» **Job 1**
Reproduce the passage of the review starting with "This was at" and going on through "with her father.".

» **Text section**
Arisa White's Who's Your Daddy - Review


I imagine writing a memoir would be incredibly difficult; even more so to write one lyrically. White has a knack for getting her story across in the most subtle and beautiful ways. 

She conveys the difficulty of a young Black girl being raised up not knowing her father, and the difficulty of other "father figures" not living up to the role. Abusing her mother. Drug addicts. A mother who says, "You raise your daughters and love your sons." Something was and is missing, she relates....love. "I am lonely." Pushing lovers away, blaming, and being told, You can't forgive me until you get inside your heart and grow."

What's missing? A father?

She does make contact with her father and, as often occurs with absent fathers, there is an egotism on his part. A sort of, 'I was never there, but I still should be the most important person to you.' She meets him in person eventually, in Guyana. She learns that he lost his father tragically when he was but 11 years old. White attributes this as a possibility of his own absence in her life...."Is his father drowning the original text of our suffering?" She also learns of his selfishness, and that he expects more from her than he ever should, considering. In the end, she asks herself if she can forgive him. I'll let you find out for yourself what she decides.

This was at times a difficult read because the sadness and loneliness are palpable in the prose and yet, it's also an inspiring story of forgiveness and finding your worth beyond who or where you come from. This story is told with both bravery and humility. A definite must-read for those who love poetry and/or memoirs. 

Synopsis:
Who's Your Daddy is a lyrical genre-bending coming-of-age tale featuring a young, queer, black Guyanese American woman who, while seeking to define her own place in the world, negotiates an estranged relationship with her father.

» **Stored data**
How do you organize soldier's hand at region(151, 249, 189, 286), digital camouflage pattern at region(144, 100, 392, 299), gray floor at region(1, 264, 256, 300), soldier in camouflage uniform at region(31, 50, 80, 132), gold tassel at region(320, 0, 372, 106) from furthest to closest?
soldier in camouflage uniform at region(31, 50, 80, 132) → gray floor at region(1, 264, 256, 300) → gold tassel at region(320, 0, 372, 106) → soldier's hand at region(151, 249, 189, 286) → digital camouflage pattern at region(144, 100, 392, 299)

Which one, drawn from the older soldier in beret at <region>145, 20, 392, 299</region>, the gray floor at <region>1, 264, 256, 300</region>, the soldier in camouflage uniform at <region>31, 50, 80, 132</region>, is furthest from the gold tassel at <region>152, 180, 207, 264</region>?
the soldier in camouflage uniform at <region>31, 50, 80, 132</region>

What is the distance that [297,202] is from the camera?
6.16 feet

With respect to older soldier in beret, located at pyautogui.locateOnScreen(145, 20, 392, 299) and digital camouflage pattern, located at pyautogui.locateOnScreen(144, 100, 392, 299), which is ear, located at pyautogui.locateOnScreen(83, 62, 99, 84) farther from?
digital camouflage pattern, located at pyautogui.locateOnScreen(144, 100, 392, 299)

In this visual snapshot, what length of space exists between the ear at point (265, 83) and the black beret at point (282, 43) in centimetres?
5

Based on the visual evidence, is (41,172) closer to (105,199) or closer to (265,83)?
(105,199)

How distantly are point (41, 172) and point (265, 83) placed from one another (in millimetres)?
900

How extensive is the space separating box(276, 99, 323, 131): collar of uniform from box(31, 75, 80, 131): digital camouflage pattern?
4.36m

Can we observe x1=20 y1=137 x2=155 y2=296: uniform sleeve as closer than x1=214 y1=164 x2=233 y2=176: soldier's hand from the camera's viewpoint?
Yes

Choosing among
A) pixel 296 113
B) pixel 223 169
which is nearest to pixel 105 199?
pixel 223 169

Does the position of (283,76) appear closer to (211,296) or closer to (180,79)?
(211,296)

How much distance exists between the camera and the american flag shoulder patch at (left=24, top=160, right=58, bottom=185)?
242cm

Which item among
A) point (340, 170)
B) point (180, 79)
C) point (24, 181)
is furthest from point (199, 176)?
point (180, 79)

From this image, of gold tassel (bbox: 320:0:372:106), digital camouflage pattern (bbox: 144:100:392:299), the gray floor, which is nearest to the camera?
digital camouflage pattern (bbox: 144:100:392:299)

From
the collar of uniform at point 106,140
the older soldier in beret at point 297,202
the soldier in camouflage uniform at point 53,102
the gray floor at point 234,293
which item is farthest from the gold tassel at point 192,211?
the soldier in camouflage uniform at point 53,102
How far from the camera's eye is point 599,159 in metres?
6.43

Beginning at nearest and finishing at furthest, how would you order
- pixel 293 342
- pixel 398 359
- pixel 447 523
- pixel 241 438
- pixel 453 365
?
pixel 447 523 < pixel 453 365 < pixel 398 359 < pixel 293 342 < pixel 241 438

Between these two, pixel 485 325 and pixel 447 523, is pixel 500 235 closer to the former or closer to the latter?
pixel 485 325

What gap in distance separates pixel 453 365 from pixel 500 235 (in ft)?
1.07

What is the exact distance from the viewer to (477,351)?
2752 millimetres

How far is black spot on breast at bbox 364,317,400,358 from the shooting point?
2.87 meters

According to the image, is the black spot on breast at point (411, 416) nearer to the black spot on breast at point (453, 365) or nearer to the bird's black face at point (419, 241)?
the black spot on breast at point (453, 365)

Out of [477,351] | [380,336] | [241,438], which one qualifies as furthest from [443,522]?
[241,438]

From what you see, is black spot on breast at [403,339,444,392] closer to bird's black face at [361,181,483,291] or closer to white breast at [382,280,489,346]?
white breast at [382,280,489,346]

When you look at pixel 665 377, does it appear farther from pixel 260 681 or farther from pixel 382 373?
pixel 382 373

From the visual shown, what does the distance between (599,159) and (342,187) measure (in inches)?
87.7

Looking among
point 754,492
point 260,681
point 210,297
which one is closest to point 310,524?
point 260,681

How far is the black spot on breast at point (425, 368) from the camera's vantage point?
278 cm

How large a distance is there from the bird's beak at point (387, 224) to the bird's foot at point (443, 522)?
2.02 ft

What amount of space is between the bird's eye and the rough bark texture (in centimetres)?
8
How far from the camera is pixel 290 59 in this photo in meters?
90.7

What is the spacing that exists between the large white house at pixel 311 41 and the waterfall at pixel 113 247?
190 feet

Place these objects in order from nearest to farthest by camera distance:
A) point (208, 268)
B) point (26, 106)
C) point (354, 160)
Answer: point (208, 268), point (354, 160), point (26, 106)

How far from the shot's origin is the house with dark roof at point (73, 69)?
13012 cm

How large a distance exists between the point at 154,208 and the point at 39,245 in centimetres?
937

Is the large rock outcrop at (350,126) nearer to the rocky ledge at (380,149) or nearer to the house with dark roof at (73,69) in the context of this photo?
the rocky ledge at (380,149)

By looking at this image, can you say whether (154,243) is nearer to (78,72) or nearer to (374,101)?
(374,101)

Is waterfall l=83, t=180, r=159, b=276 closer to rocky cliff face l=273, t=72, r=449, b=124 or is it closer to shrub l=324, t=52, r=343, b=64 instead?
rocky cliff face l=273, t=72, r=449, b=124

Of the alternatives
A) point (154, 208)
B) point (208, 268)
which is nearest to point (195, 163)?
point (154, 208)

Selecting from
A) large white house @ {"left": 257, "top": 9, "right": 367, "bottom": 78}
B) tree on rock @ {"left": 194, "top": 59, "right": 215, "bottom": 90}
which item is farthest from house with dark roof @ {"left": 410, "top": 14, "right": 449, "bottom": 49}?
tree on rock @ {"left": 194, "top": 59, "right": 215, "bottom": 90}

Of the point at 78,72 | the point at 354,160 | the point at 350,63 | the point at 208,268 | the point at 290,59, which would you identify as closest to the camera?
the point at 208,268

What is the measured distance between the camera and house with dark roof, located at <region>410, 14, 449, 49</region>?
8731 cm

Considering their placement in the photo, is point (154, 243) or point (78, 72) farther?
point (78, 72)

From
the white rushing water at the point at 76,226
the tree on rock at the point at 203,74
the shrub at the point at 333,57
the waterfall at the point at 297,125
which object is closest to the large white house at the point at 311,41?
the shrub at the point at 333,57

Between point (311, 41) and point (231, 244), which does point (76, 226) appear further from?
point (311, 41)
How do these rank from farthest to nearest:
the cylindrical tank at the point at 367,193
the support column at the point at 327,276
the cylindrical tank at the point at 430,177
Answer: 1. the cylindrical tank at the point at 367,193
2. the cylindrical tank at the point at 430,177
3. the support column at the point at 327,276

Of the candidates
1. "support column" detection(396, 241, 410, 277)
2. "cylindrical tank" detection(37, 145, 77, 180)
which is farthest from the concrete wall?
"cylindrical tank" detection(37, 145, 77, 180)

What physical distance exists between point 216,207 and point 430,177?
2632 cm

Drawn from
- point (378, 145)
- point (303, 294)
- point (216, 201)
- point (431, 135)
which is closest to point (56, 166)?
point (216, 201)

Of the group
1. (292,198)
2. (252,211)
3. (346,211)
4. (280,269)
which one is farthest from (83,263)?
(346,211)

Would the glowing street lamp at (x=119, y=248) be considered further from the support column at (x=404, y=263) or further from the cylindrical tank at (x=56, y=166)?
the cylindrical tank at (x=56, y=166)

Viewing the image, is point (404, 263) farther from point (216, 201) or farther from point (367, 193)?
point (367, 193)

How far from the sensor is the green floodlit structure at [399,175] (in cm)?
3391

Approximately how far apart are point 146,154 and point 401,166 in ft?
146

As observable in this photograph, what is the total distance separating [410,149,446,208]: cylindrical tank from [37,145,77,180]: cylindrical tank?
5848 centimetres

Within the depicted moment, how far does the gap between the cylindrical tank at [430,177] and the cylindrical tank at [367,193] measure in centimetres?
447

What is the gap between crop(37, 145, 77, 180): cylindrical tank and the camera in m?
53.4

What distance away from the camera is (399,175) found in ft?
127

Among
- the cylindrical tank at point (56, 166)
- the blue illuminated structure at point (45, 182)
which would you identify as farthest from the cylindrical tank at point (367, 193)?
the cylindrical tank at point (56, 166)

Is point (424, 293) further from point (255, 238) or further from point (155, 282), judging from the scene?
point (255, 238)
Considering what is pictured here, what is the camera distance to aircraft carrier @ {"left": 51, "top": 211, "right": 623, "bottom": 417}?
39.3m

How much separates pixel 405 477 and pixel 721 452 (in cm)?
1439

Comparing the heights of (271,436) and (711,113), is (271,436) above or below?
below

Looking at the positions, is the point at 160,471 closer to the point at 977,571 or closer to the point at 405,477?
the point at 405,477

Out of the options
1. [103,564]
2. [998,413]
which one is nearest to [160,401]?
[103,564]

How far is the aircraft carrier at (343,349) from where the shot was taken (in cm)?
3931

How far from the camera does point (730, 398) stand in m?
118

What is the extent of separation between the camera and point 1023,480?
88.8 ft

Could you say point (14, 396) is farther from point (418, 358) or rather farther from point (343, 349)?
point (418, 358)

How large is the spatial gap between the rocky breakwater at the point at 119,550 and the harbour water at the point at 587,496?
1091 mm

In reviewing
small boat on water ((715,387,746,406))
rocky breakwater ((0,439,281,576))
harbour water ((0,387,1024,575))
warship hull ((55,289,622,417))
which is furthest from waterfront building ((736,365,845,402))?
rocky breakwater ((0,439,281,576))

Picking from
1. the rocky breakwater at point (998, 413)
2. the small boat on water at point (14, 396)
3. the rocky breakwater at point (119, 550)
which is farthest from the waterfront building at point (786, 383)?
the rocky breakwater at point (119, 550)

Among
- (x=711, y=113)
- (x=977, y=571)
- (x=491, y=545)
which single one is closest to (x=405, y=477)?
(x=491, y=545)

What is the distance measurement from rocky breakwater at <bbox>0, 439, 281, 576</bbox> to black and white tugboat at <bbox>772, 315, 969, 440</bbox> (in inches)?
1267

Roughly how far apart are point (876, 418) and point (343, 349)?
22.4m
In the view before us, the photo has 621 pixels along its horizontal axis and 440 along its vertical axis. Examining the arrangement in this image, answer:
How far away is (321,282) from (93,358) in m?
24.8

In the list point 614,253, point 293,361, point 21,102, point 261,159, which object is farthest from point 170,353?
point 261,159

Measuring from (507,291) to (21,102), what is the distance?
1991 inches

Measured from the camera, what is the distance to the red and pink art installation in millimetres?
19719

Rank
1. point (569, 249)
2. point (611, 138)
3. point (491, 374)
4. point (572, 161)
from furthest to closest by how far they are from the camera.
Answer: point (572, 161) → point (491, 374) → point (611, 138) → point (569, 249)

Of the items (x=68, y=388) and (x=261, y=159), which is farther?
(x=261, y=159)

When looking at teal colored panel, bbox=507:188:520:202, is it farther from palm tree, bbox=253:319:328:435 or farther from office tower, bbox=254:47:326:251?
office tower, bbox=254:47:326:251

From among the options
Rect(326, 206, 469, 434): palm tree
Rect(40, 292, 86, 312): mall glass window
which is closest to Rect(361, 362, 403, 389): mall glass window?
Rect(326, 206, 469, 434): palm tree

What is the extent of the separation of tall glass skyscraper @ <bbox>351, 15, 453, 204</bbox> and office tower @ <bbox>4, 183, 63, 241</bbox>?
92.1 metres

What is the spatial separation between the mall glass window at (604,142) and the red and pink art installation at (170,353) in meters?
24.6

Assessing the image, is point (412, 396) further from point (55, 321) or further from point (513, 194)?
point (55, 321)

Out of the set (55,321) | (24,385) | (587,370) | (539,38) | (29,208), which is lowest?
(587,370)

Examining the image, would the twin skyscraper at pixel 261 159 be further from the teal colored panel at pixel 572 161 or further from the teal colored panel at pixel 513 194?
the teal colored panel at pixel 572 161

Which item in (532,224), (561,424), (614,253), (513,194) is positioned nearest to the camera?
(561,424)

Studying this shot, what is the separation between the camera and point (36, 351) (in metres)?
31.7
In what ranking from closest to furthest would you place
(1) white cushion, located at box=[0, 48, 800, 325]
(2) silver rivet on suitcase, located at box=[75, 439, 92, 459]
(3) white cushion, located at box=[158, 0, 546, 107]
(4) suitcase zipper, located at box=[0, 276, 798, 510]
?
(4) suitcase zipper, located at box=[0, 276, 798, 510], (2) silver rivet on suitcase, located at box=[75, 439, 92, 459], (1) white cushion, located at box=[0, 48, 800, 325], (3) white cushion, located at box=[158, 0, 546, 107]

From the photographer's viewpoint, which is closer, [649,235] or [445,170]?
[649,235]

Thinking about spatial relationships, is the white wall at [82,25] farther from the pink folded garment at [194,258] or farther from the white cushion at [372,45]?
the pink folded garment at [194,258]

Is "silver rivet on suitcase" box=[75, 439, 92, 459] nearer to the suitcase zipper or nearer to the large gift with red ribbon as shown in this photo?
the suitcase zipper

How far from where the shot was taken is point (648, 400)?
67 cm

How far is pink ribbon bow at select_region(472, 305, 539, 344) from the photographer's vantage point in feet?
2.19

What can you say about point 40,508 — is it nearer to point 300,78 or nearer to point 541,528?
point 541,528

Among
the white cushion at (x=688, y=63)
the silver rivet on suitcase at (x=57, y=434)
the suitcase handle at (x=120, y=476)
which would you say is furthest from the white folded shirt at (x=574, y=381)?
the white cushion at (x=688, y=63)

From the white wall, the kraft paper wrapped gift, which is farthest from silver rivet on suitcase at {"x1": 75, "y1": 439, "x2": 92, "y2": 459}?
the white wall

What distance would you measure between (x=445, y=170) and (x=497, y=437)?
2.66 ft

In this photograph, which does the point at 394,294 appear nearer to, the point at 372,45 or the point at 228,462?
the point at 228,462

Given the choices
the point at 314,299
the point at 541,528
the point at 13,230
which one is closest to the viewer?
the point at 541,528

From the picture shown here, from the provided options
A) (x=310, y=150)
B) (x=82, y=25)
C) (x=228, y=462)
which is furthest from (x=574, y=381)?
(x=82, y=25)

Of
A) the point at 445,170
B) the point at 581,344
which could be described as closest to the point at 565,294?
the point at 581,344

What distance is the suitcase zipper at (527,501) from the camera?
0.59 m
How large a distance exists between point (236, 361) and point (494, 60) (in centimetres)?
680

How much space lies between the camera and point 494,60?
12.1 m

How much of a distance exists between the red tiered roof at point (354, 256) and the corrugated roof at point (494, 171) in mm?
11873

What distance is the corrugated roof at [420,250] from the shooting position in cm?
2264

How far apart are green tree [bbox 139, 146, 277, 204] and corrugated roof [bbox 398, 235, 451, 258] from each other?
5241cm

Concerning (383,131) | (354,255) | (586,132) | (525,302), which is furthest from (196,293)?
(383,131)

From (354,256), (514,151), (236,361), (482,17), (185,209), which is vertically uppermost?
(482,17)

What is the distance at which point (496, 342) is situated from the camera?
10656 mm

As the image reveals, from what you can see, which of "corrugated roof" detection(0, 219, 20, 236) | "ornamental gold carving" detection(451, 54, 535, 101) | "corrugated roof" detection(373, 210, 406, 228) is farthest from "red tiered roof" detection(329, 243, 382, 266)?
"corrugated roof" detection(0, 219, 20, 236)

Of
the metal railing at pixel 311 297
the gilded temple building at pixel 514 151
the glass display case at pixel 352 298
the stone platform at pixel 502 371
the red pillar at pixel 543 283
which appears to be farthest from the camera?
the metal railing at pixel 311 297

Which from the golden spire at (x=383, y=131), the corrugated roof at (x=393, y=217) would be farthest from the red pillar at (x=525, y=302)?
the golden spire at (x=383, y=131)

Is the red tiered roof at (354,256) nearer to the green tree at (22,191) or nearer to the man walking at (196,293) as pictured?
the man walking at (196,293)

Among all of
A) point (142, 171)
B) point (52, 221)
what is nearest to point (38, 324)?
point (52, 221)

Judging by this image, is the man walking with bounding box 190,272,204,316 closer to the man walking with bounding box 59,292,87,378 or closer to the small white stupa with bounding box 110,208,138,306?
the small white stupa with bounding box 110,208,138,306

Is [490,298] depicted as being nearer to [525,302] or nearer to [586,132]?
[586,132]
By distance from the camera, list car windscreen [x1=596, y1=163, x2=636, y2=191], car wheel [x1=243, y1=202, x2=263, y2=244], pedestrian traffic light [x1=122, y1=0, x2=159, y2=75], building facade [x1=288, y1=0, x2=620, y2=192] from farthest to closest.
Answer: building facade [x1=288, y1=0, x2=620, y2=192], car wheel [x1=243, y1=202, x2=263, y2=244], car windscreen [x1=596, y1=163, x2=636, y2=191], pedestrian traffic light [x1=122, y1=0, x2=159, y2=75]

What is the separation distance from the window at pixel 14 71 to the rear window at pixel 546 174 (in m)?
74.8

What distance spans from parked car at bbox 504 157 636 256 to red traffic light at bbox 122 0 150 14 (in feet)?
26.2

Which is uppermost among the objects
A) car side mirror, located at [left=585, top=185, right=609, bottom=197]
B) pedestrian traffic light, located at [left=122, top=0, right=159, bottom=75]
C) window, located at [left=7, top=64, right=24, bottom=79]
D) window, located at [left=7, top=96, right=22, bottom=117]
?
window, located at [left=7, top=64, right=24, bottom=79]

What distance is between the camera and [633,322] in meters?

» **Job 2**
Extract every line of the records that contains the string "Rect", matching case exactly.

» **Result 1**
This was at times a difficult read because the sadness and loneliness are palpable in the prose and yet, it's also an inspiring story of forgiveness and finding your worth beyond who or where you come from. This story is told with both bravery and humility. A definite must-read for those who love poetry and/or memoirs. 

Synopsis:
Who's Your Daddy is a lyrical genre-bending coming-of-age tale featuring a young, queer, black Guyanese American woman who, while seeking to define her own place in the world, negotiates an estranged relationship with her father.

» **Result 2**
Rect(326, 206, 469, 434): palm tree
Rect(40, 292, 86, 312): mall glass window
which is closest to Rect(361, 362, 403, 389): mall glass window?
Rect(326, 206, 469, 434): palm tree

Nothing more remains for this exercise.